Using the information:
**A)** Answer these questions using the article on Friendly Voices:
(i) How many seniors does the nonprofit currently serve?
(ii) Which foundation gave the nonprofit its first grant?
(iii) During what event did Friendly Voices begin?
**B)** Extract the passage of the article on Friendly Voices from "Menlo Park-based nonprofit" to "on healthy aging.", keeping every word unchanged.

====== Quoted passage ======

Menlo Park-based nonprofit Friendly Voices has received a grant that could triple the number of clients it serves.
Friendly Voices is a nonprofit run by Menlo Park residents Laura Steuer and Donne Davis that connects seniors without social connections to volunteers who call at least once a week to have conversations. Steurer describes the program as like having a pen pal, but over the phone, creating personal relationships that develop over months as the volunteers and seniors talk.
It recently received a grant, its first ever, from the Walnut Creek-based Joseph & Vera Long Foundation, created by the founders of Long’s drug store. The foundation supports five programs, one of which focuses on healthy aging.
The nonprofit currently serves 80 seniors; the grant will enable it to help 240, Steuer said. She refused to disclose the exact grant amount.
“We have one client who used to call PG&E every day to have someone to talk to,” Steuer said. “Most of us can't really envision what that utter loneliness is like, you know. We had a little piece of the disconnect during COVID, but we knew that that would end.”
Friendly Voices began during the COVID-19 pandemic, serving seniors who were isolated in care facilities. However, after visitors were allowed back in, Steuer said the organization saw a more prominent need for human connection for those aging in place. With this shift, there was also a change to primarily serve the Bay Area and greater Northern California, including Menlo Park and Palo Alto.
“The folks living alone were still in dire need (of our services),” Steuer said. “Because COVID went away, everyone said, 'Yes, great. We can be together again, and we can see each other,' but people at home are isolated. … It didn't really change anything for them. They were lonely before; they were lonely now.”

====== Exercise data ======

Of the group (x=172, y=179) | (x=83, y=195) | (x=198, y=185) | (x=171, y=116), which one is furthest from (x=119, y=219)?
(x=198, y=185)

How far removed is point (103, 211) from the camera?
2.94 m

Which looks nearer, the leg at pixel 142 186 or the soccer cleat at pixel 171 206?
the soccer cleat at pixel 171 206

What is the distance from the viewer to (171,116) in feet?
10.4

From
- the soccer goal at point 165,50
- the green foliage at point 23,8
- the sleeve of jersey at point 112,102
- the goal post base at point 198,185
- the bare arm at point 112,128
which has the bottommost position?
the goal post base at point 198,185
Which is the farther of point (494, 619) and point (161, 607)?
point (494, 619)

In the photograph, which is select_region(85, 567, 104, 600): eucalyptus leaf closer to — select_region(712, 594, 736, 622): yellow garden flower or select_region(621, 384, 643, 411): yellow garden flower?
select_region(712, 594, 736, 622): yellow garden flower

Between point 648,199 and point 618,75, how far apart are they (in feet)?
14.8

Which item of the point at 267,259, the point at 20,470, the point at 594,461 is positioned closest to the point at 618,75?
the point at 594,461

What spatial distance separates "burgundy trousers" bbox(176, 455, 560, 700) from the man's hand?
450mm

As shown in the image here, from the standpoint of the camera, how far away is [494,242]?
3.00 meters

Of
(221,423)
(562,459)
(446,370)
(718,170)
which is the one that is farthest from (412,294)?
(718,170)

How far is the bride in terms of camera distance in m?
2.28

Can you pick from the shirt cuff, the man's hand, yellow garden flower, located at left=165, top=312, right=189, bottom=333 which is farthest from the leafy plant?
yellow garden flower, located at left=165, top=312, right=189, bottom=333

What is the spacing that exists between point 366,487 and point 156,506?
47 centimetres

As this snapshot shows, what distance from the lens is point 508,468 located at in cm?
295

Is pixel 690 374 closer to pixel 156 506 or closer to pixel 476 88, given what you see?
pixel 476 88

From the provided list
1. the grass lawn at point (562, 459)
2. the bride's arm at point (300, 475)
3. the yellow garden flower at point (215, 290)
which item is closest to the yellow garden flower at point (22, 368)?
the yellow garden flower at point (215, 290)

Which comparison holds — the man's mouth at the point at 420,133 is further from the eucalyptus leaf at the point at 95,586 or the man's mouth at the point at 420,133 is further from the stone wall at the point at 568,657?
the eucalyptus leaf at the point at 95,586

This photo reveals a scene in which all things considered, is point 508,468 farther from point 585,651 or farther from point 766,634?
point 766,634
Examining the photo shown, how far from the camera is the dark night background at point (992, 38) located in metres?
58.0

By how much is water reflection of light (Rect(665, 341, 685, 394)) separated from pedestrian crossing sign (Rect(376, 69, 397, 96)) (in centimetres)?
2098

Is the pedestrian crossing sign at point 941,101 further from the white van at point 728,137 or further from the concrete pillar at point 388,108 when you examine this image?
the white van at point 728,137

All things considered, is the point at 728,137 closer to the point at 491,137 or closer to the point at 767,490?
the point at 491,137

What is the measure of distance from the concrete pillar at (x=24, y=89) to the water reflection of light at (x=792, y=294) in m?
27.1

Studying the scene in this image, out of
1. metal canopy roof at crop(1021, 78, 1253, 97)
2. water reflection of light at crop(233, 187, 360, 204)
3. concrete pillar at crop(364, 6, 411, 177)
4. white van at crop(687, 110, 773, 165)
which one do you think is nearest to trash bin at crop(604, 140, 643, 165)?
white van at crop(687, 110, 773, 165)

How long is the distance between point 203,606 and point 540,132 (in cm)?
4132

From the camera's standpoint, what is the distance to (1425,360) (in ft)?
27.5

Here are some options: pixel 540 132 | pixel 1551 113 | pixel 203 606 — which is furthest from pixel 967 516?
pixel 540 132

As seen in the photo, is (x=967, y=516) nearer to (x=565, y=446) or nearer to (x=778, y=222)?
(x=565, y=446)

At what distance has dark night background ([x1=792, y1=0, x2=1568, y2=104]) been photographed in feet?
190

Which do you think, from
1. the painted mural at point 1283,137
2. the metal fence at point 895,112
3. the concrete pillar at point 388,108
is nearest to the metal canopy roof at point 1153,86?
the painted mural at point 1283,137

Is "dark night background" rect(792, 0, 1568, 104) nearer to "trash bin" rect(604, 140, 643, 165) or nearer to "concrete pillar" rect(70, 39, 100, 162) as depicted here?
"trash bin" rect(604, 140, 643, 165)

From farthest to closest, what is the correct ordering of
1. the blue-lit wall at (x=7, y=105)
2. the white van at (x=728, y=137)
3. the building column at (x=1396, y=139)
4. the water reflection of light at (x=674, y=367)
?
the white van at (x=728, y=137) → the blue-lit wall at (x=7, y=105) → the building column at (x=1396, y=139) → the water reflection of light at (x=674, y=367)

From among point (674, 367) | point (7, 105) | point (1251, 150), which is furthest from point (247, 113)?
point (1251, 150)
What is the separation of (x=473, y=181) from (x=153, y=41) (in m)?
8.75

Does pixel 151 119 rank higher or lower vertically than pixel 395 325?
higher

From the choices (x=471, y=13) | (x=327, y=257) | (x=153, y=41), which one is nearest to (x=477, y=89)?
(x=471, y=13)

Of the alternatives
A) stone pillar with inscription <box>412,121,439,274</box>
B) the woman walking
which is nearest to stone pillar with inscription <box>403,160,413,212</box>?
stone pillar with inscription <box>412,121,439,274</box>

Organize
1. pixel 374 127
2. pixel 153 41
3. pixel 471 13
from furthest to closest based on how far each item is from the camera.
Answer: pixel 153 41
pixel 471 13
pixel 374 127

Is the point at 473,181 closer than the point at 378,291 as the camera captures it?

======

Replies:
**A)**
(i) 80 seniors
(ii) The Joseph & Vera Long Foundation, based in Walnut Creek
(iii) The COVID-19 pandemic

**B)**
Menlo Park-based nonprofit Friendly Voices has received a grant that could triple the number of clients it serves.
Friendly Voices is a nonprofit run by Menlo Park residents Laura Steuer and Donne Davis that connects seniors without social connections to volunteers who call at least once a week to have conversations. Steurer describes the program as like having a pen pal, but over the phone, creating personal relationships that develop over months as the volunteers and seniors talk.
It recently received a grant, its first ever, from the Walnut Creek-based Joseph & Vera Long Foundation, created by the founders of Long’s drug store. The foundation supports five programs, one of which focuses on healthy aging.